*TASK SET*:
**a.** In the post on benchmarking at October Rules Fest 2009, update everything from "Friday, April 24, 2009" down to "job.  Didn't happen." so that "Einstein's Puzzle" reads "Zebra Puzzle".
**b.** List the enterprise-size vendors named in the post on benchmarking at October Rules Fest 2009.
**c.** Continue the post on benchmarking at October Rules Fest 2009 from its last sentence.

*EXCERPT TO READ*:
--*--

Friday, April 24, 2009

Benchmarking at ORF 2009

Greetings:

There have been many suggestions as to the problems for the vendors at October Rules Fest this year.  I have submitted one already (Einstein's Puzzle) and the "beginning" of another (Miss Manners 2009) but I have not done the data on the last one.  I really was hoping that an enterprise-size vendor (FICO, ILOG, Haley, Pega, ???) would find someone on staff that is not too busy and task them with this simple but time consuming job.  Didn't happen.

Geoffrey De Smet suggested that we use the benchmark problem from the ITC competition, http://www.cs.qub.ac.uk/itc2007/index.htm that had to do with Exam Registration.  On the benchmarks page they said that it was running between 300 to 500 seconds on a "modern PC using Windows XP."  I would think that 5 - 10 minutes would be a bit long for my tastes but you never can tell.  Personally I prefer old-fashioned Unix (or UNIX if you're that old) rather than Windoze or even Linux.

--*--

*SUPPLIED INFORMATION*:

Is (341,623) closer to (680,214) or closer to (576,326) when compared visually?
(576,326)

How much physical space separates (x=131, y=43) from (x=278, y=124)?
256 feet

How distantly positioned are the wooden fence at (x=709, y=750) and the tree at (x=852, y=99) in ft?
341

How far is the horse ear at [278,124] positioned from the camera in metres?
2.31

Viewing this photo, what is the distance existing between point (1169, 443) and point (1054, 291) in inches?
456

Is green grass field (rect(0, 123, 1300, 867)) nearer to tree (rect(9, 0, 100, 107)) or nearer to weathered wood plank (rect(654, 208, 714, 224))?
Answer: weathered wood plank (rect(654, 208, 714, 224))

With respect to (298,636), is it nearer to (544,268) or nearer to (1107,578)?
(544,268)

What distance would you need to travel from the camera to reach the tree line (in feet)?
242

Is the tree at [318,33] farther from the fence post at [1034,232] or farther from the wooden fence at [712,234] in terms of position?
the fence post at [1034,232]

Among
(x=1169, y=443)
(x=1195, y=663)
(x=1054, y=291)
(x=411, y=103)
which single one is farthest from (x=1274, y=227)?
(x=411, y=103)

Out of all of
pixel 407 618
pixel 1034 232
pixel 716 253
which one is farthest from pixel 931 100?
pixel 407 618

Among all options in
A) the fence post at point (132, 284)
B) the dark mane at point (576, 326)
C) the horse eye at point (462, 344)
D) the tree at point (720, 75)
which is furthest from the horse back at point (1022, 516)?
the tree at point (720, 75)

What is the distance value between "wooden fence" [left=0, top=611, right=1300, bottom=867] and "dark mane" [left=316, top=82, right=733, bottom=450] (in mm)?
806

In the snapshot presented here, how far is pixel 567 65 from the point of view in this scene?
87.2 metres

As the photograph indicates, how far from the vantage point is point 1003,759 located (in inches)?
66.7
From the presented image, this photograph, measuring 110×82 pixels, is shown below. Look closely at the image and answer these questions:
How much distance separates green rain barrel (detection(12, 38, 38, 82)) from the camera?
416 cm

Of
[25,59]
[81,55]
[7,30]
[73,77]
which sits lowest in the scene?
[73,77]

--*--

*RESPONSES PER TASK*:
**a.**
Friday, April 24, 2009

Benchmarking at ORF 2009

Greetings:

There have been many suggestions as to the problems for the vendors at October Rules Fest this year.  I have submitted one already (Zebra Puzzle) and the "beginning" of another (Miss Manners 2009) but I have not done the data on the last one.  I really was hoping that an enterprise-size vendor (FICO, ILOG, Haley, Pega, ???) would find someone on staff that is not too busy and task them with this simple but time consuming job.  Didn't happen.

**b.** FICO, ILOG, Haley, Pega

**c.**
I have looked at this particular problem / benchmark and it appears to be more of an Operational Research (OR) problem in optimization than a rulebase problem.  We "could" require that the solution be done in a rulebase but those who have OR engines would scream bloody murder if we did.  

However, I leave it with you in the interim to determine what should be a good rulebase problem and what does not lend itself to simple "data smashing" of a typical "business" problem.  The problem should be fairly complex and require a bit of work on the part of the engine itself rather than depending on the operating system and database to do the work.  Please either comment (or if you have authorship privileges then blog) some kind of response to this.  Whatever is decided should be a problem that is long on complexity and short on blandness.  

SDG
jco

2 comments:

Geoffrey De Smet said...

I didn't mean you should use the ITC2007 benchmarks. It's impossible to evaluate all possible combinations (10^5070 and more) in any of our lifetimes.

That brings me to the point, that it's very easy to cheat miss manners 2009.
As I understand it, you want:
"the rule engine to put every single possible combination into the rule engine, evaluate the score and output the solution(s) with the highest score." (*) So it should use brute-force.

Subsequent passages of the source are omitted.